YOUR TASK: Reproduce verbatim every line of the material from the one containing "SDO/AIA 171, 131, 304 Å + HMI Bz at start/peak/end." to the one containing "The element is C1.0 flare.", including both of those lines.

PROVIDED ENTRIES:
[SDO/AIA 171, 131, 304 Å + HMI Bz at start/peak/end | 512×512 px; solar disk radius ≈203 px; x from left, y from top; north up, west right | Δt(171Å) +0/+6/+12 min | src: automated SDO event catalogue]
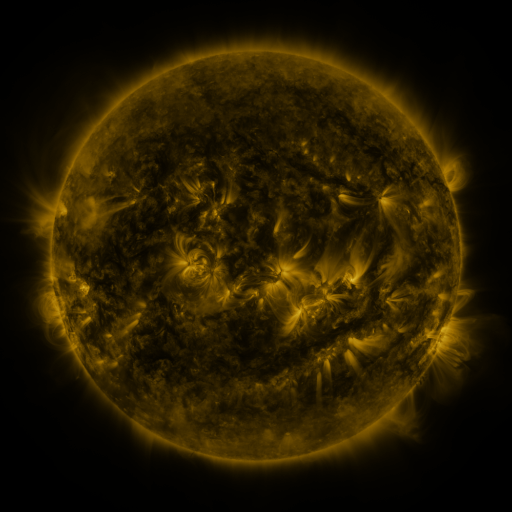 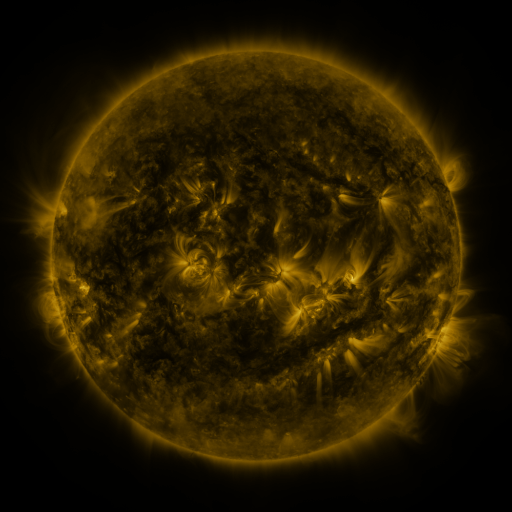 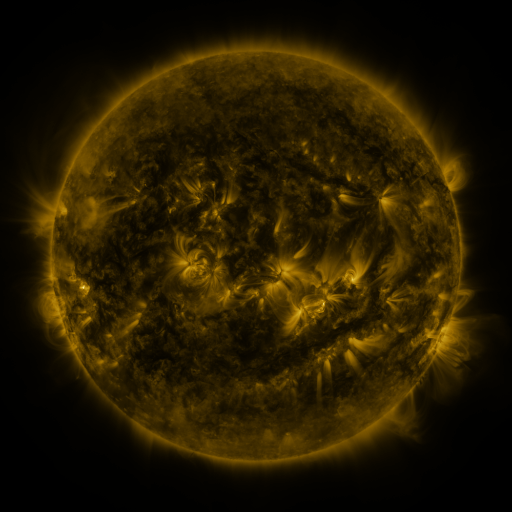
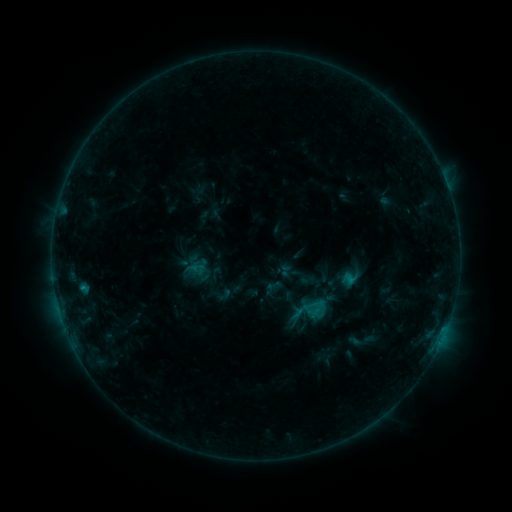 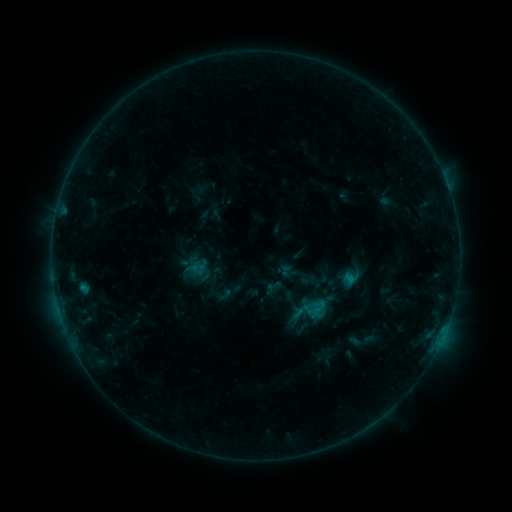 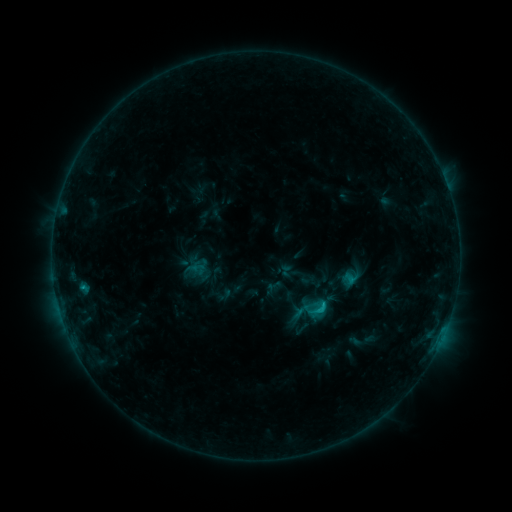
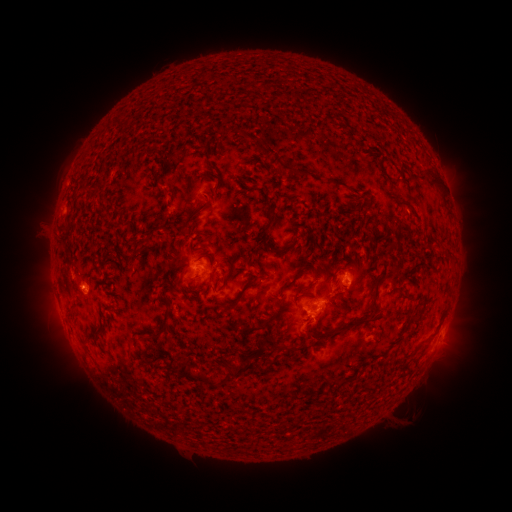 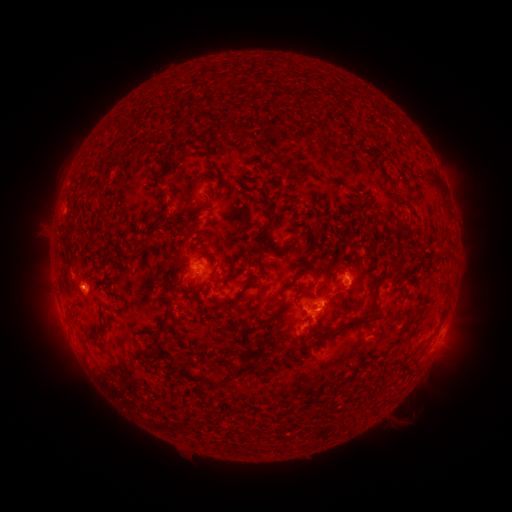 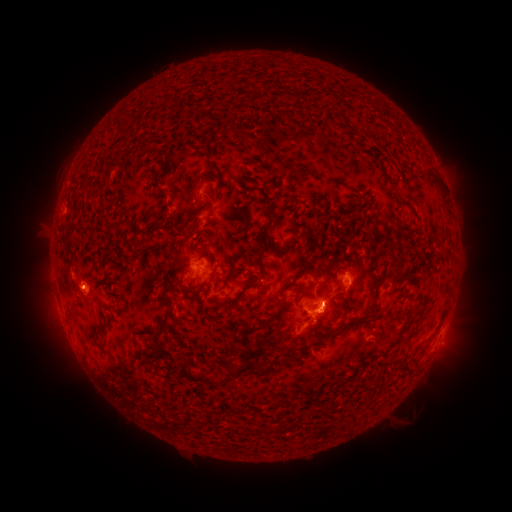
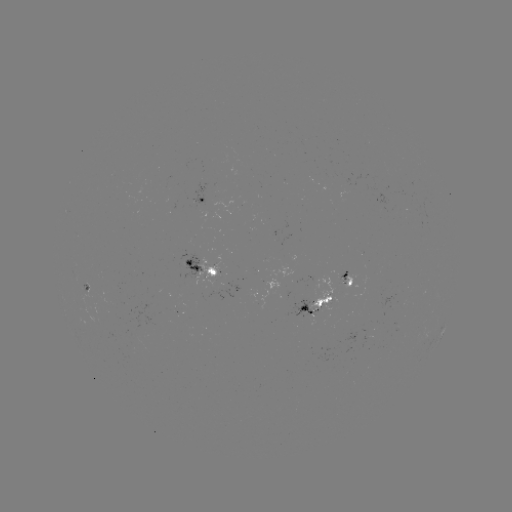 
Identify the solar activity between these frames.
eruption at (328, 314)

--

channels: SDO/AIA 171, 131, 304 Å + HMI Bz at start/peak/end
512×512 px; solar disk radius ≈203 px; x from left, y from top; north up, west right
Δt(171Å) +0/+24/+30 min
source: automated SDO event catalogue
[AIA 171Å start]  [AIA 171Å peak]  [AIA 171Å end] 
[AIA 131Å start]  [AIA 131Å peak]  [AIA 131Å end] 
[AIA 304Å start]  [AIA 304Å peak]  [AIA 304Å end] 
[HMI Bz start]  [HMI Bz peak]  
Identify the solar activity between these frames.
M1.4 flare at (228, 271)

---

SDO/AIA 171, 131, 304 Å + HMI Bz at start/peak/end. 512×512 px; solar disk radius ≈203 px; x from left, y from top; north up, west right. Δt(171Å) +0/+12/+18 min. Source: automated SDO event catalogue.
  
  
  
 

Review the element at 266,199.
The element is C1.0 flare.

THE REPLY:
SDO/AIA 171, 131, 304 Å + HMI Bz at start/peak/end. 512×512 px; solar disk radius ≈203 px; x from left, y from top; north up, west right. Δt(171Å) +0/+12/+18 min. Source: automated SDO event catalogue.
  
  
  
 

Review the element at 266,199.
The element is C1.0 flare.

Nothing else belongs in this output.